Instructions for the task:
Reproduce the line that holds "If forced to" together with all the lines after it up to the end of the entries.

─── Task inputs

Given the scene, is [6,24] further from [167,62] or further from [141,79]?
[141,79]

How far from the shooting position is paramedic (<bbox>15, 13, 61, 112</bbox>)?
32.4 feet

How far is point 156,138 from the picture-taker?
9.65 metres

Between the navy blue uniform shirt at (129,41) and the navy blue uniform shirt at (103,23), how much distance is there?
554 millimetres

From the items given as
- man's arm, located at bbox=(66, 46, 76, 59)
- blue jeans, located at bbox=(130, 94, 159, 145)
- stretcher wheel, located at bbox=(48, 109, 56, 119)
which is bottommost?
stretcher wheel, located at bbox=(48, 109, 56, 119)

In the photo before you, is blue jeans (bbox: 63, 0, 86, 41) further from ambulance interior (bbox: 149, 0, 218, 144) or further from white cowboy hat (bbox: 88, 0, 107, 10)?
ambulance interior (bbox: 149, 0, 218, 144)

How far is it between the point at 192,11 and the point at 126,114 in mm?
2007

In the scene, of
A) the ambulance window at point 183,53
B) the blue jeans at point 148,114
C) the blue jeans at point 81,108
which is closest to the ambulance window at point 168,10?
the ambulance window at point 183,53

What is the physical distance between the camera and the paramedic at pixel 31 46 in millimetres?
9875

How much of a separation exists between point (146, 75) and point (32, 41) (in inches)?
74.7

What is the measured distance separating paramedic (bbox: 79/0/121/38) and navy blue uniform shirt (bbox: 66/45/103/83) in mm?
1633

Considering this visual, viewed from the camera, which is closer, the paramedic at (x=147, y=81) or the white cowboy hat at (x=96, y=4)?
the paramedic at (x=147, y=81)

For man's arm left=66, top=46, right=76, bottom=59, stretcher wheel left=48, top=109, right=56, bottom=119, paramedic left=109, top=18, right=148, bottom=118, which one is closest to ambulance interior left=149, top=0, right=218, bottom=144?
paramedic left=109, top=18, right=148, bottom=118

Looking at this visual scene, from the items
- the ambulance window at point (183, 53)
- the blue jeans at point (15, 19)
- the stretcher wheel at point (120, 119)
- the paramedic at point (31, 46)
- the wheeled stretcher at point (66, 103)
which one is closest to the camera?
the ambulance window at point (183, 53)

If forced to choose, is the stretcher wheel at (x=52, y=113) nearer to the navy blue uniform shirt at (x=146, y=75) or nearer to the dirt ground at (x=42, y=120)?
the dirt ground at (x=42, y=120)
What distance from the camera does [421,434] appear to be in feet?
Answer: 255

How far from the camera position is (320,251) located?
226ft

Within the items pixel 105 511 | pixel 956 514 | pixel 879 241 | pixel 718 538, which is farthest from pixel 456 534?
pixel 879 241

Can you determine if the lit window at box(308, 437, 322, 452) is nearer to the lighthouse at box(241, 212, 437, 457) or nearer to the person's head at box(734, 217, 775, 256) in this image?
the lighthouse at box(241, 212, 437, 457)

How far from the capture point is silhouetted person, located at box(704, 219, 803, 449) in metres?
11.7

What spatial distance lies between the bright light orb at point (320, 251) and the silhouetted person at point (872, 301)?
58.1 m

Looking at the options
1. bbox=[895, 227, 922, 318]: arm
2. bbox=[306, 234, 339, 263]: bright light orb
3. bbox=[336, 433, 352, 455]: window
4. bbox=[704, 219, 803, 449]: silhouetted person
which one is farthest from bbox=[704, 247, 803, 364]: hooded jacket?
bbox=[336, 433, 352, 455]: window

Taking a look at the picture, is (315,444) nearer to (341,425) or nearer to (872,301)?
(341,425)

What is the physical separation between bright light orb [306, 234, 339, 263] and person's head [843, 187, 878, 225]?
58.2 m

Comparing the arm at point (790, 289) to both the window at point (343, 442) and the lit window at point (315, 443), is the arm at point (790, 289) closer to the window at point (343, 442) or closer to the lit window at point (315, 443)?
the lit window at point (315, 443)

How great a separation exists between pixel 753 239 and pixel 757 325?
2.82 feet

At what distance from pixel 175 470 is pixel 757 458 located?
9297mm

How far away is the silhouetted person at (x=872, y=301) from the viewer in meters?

──────

Answer for the task:
If forced to choose, is the stretcher wheel at (x=52, y=113) nearer to the navy blue uniform shirt at (x=146, y=75) or nearer to the dirt ground at (x=42, y=120)?
the dirt ground at (x=42, y=120)
What distance from the camera does [421,434] appear to be in feet?
Answer: 255

How far from the camera position is (320,251) located?
226ft

Within the items pixel 105 511 | pixel 956 514 | pixel 879 241 | pixel 718 538, which is farthest from pixel 456 534?
pixel 879 241

Can you determine if the lit window at box(308, 437, 322, 452) is nearer to the lighthouse at box(241, 212, 437, 457) or nearer to the person's head at box(734, 217, 775, 256) in this image?
the lighthouse at box(241, 212, 437, 457)

How far from the capture point is silhouetted person, located at box(704, 219, 803, 449) in metres?
11.7

What spatial distance lies between the bright light orb at point (320, 251) and the silhouetted person at point (872, 301)?
58.1 m

Looking at the options
1. bbox=[895, 227, 922, 318]: arm
2. bbox=[306, 234, 339, 263]: bright light orb
3. bbox=[336, 433, 352, 455]: window
4. bbox=[704, 219, 803, 449]: silhouetted person
which one is farthest from bbox=[704, 247, 803, 364]: hooded jacket?
bbox=[336, 433, 352, 455]: window

Taking a look at the picture, is (315,444) nearer to (341,425) or nearer to (872,301)?
(341,425)

What is the physical separation between bright light orb [306, 234, 339, 263] and person's head [843, 187, 878, 225]?
58.2 m

Comparing the arm at point (790, 289) to both the window at point (343, 442) and the lit window at point (315, 443), is the arm at point (790, 289) closer to the window at point (343, 442) or closer to the lit window at point (315, 443)?
the lit window at point (315, 443)

How great a separation exists between pixel 753 239 and pixel 757 325?
2.82 feet

At what distance from pixel 175 470 is pixel 757 458 located?
9297mm

How far away is the silhouetted person at (x=872, y=301) from the viewer in meters?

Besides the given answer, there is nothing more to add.